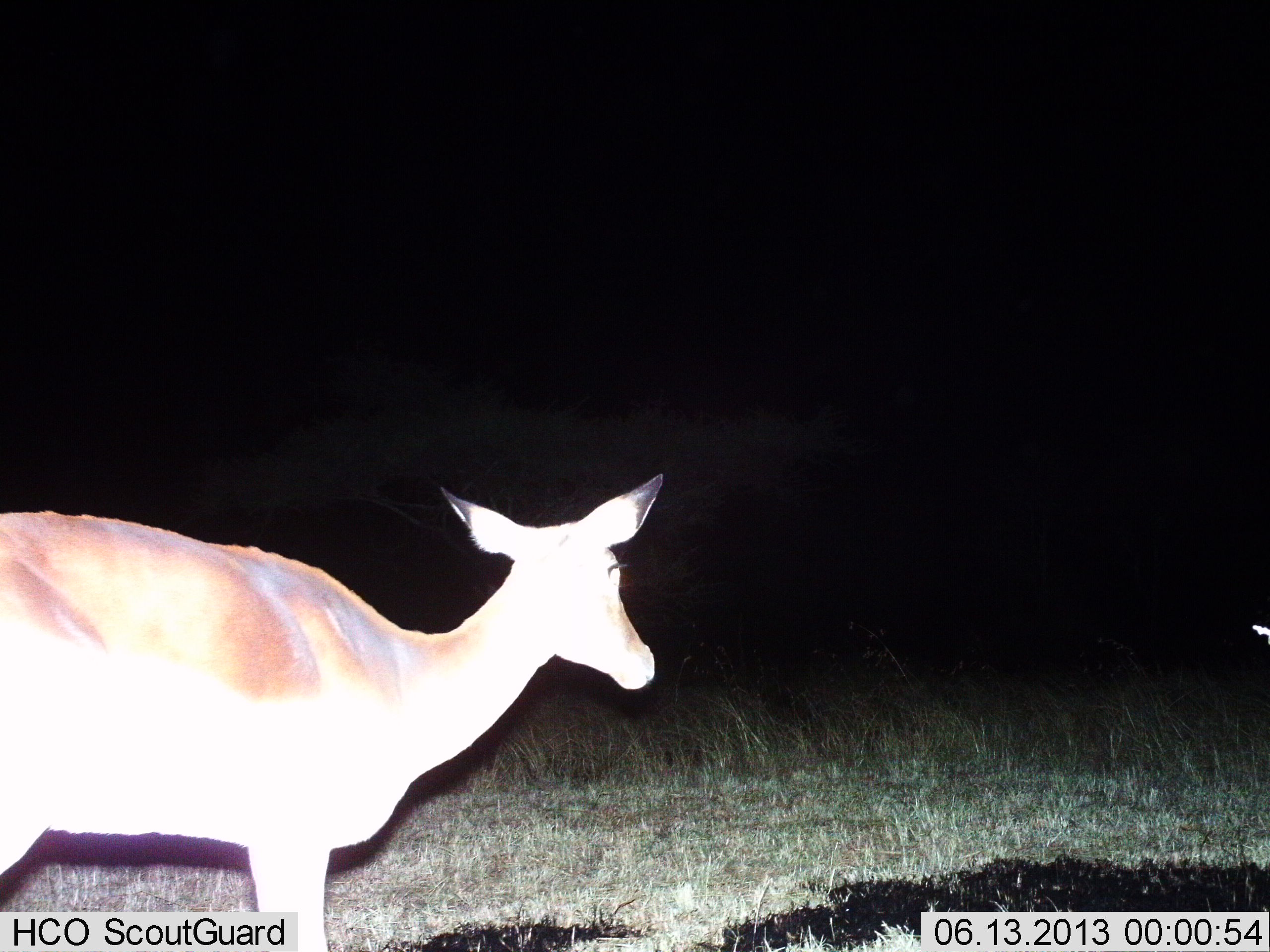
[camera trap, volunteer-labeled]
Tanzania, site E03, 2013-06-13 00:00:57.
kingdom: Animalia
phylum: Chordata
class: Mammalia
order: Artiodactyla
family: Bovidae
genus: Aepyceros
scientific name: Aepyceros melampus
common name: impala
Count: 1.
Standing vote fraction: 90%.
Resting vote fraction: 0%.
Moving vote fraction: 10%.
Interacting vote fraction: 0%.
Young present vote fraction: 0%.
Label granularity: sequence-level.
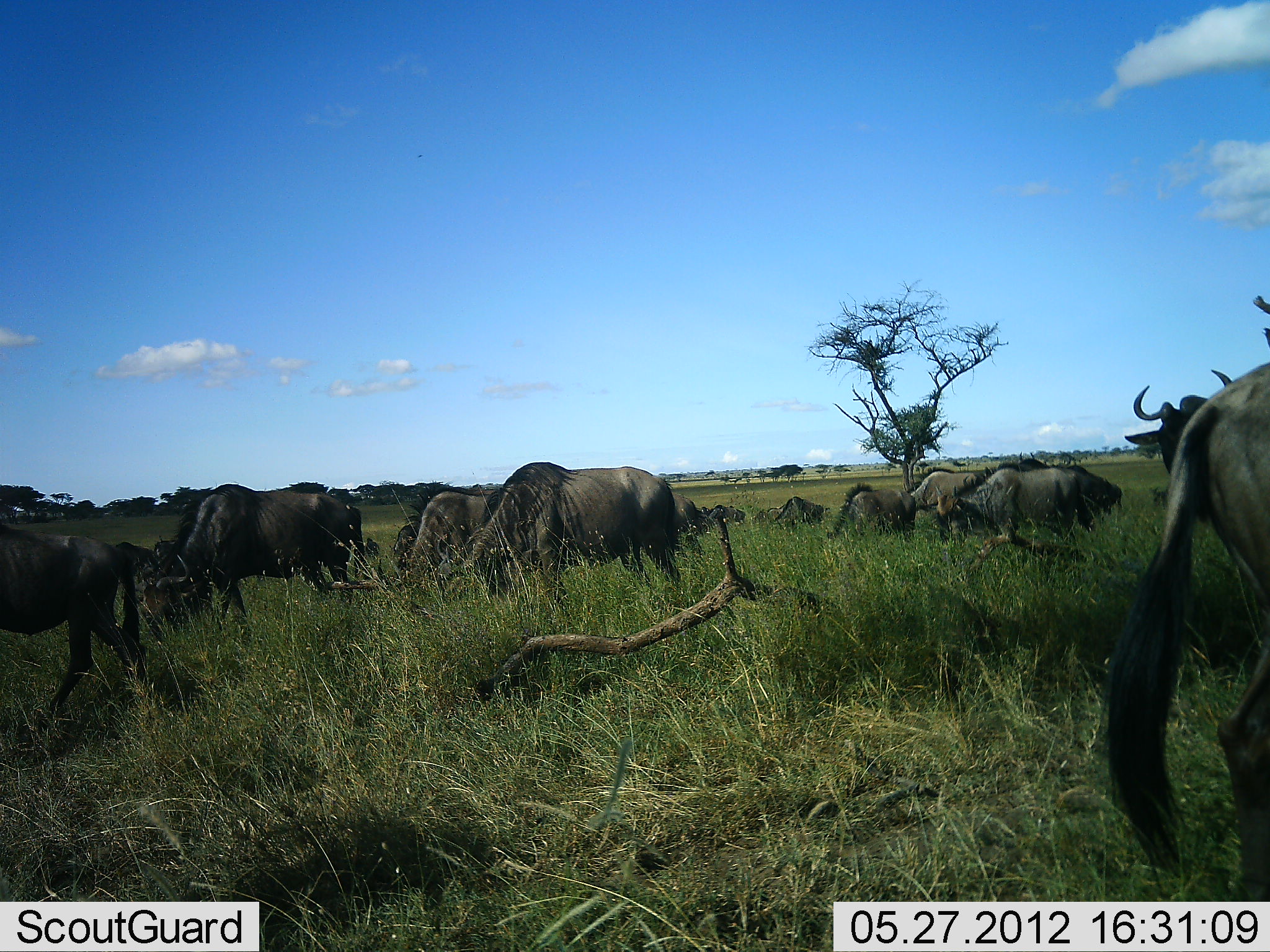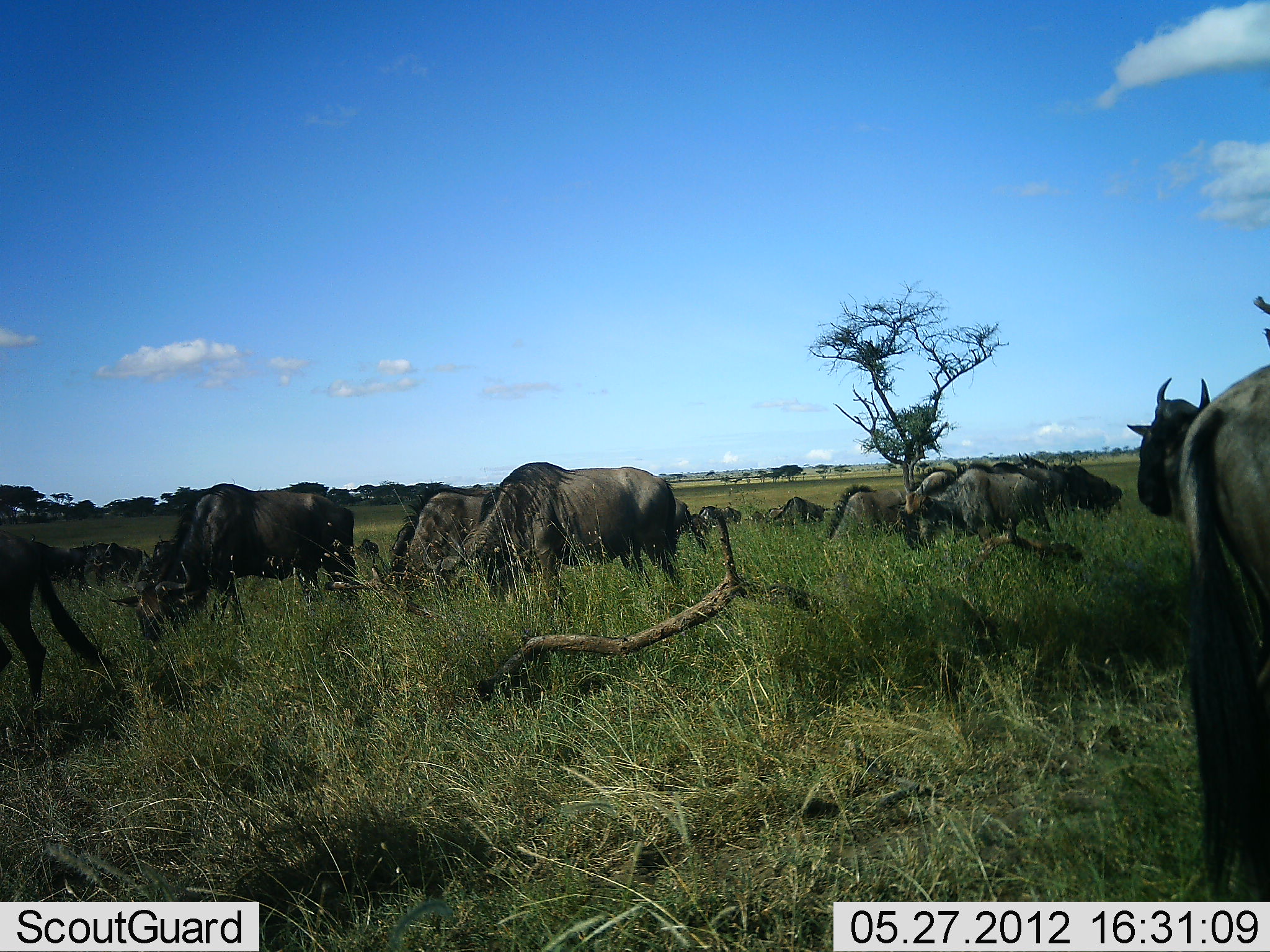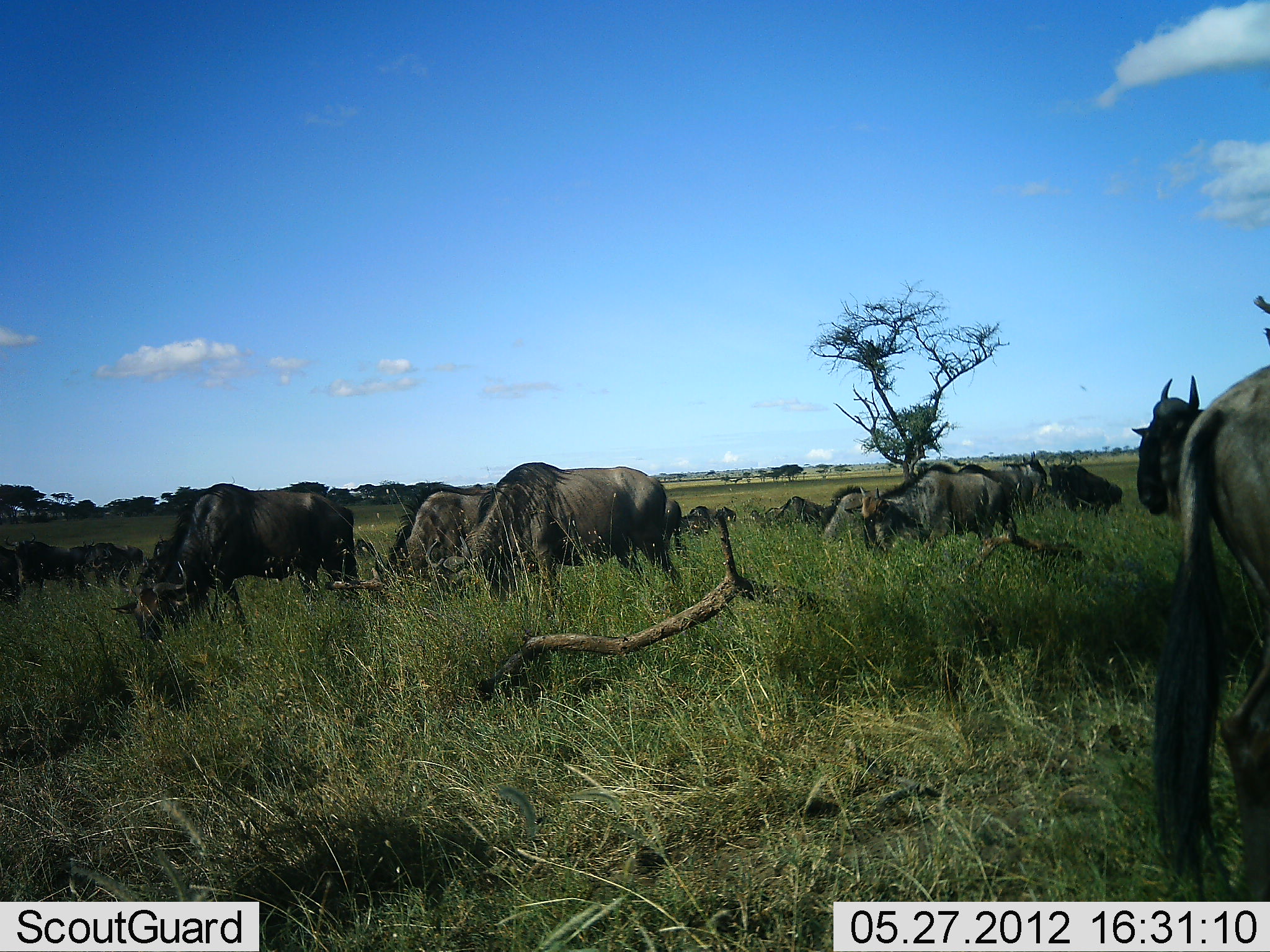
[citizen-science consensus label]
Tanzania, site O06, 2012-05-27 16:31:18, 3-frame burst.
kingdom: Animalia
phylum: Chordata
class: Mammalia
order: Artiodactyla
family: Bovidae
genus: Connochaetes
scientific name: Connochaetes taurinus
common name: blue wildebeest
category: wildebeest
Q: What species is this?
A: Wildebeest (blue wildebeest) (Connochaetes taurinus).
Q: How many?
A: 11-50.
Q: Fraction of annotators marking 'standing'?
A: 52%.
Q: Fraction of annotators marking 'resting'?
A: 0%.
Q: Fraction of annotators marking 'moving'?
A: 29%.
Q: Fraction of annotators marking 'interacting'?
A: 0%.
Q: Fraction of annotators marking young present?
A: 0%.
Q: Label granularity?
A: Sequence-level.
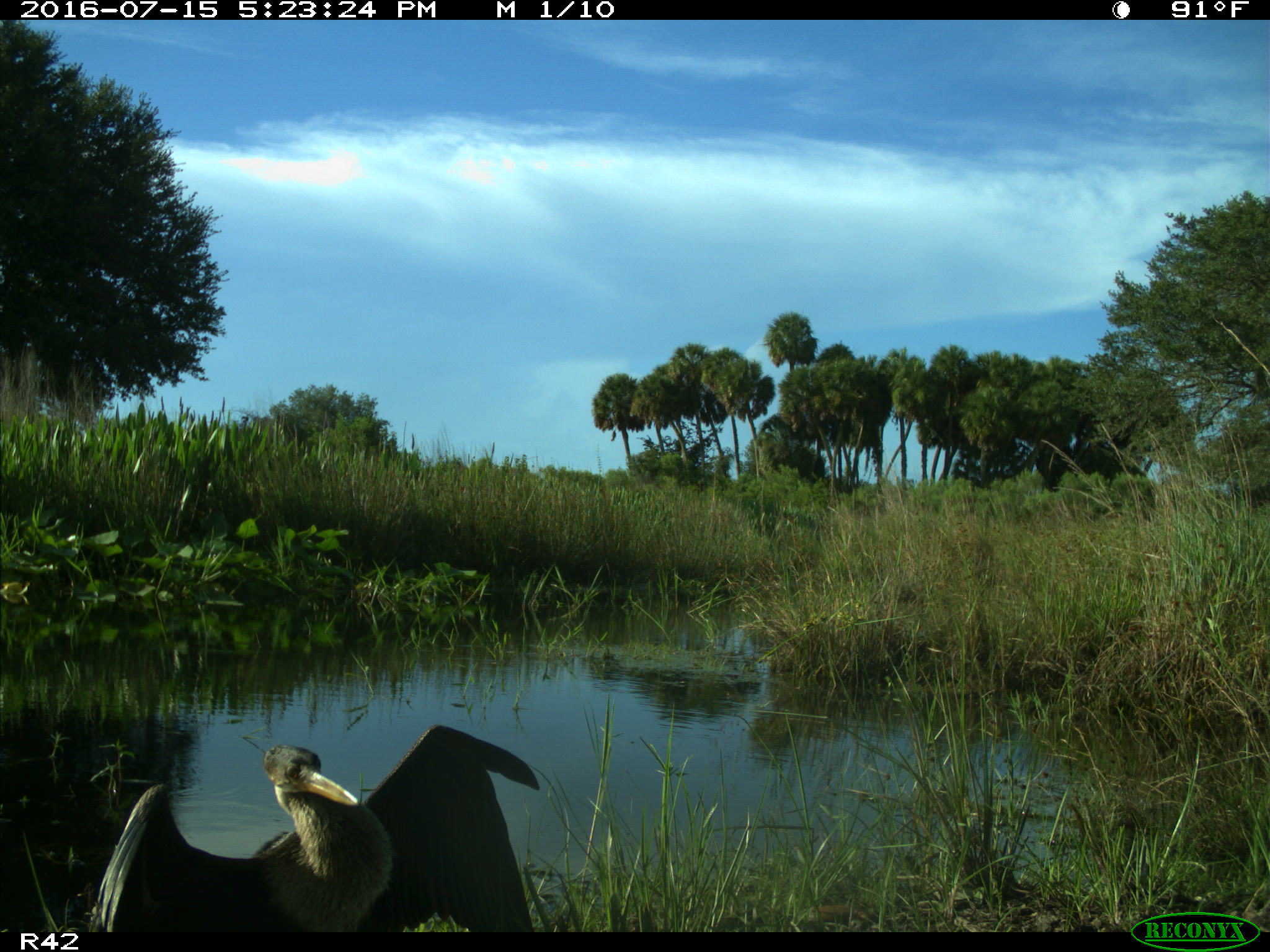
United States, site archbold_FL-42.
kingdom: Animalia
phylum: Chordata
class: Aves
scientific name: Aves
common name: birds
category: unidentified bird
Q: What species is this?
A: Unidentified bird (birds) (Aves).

::::

What you have to do =>
State the number of lines holding the word "site" in the listing. Add nothing else.

Exercise response =>
3